Traditional video compression algorithms can take a long time to compress/decompress, because this doesn’t really matter for most types of video. However when it comes to games, and particularly decompressing on lower powered mobile devices, this performance really matters. VP9 can be noticeably faster to decompress, while maintaining a high video quality, and a low file size. All of this makes it better for bandwidth and latency.
The Stadia Controller
The last way that Stadia helps reduce latency is with the Stadia controller. As the controller connects to WiFi directly, input can be sent straight to the Stadia servers, instead of going over Bluetooth to your PC first. While Bluetooth itself may only add 2-4ms of latency, there’s also latency added by the PC in receiving the input and sending it to Stadia. Even 5ms of latency is worth optimising, so this is probably worthwhile.
There’s an added reliability aspect to using WiFi as well. Bluetooth is notorious for pairing issues, and has a relatively low range. Many players play on a Chromecast that is behind a TV, and maintaining a stable connection behind a large electrical device such as a TV can be hard to do reliably.
Is Stadia a console?
A question that comes up a lot is whether Stadia is a console, and there’s no simple answer.
Games consoles are just computers. They have a CPU, GPU, RAM, storage, an operating system, all the parts that make them a computer. Early consoles were a little different, but modern consoles are basically just small gaming PCs.

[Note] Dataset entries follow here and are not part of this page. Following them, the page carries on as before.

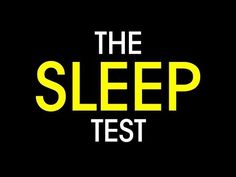 It's time to take The Sleep Test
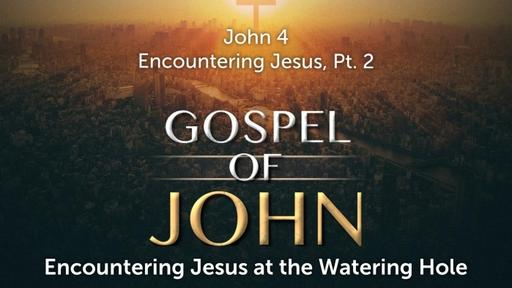 September 1, 2019 - Encountering Jesus, Pt 2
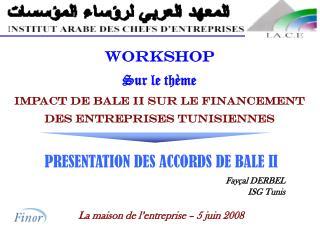 WORKSHOP Sur le thème IMPACT DE BALE II SUR LE FINANCEMENT  DES ENTREPRISES TUNISIENNES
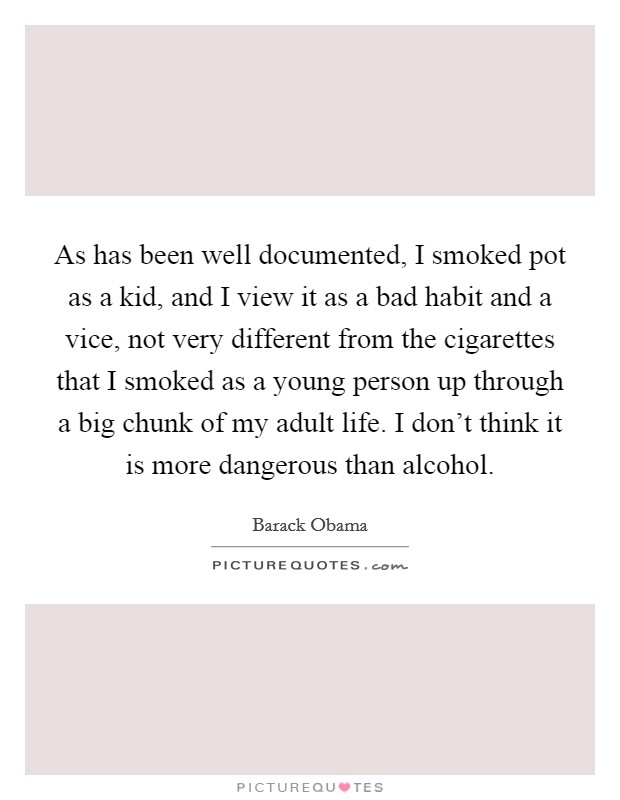As has been well documented, I smoked pot as a kid, and I view it as a bad habit and a vice, not very different from the cigarettes that I smoked as a young person up through a big chunk of my adult life. I don't think it is more dangerous than alcohol Picture Quote #1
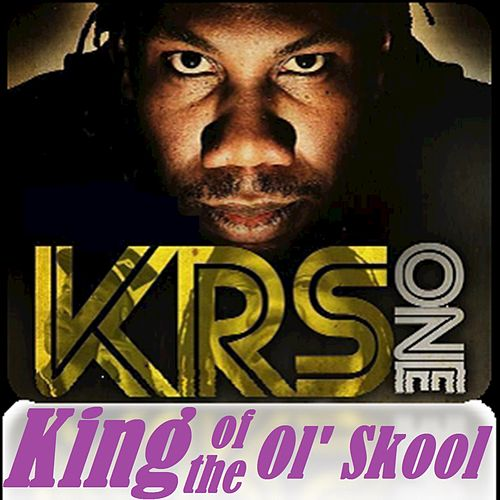 Play & Download King of the Ol' Skool by KRS-One | Napster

So what really makes a console a console? I think there are 2 things that define consoles:
- Special purpose gaming OS – you can only run games4.
- Platform validation to make sure the game works well.
There are a few more things you can do on an Xbox or Playstation other than play games, but they aren’t general purpose, you can’t install an email app or write documents on them, you’re mostly limited to playing games or doing game related tasks. On a gaming PC on the other hand, you can install whatever you like.
And Microsoft, Sony, and Nintendo, have a lot of control over their platforms. To publish a game on a console requires lots of time spent on testing, quality assurance, and validation. This is done by the platform owners to ensure that games all run smoothly and work well on their systems, and to maintain a good player experience. While there is some validation on PC gaming platforms like Steam, it’s much less than what happens on consoles.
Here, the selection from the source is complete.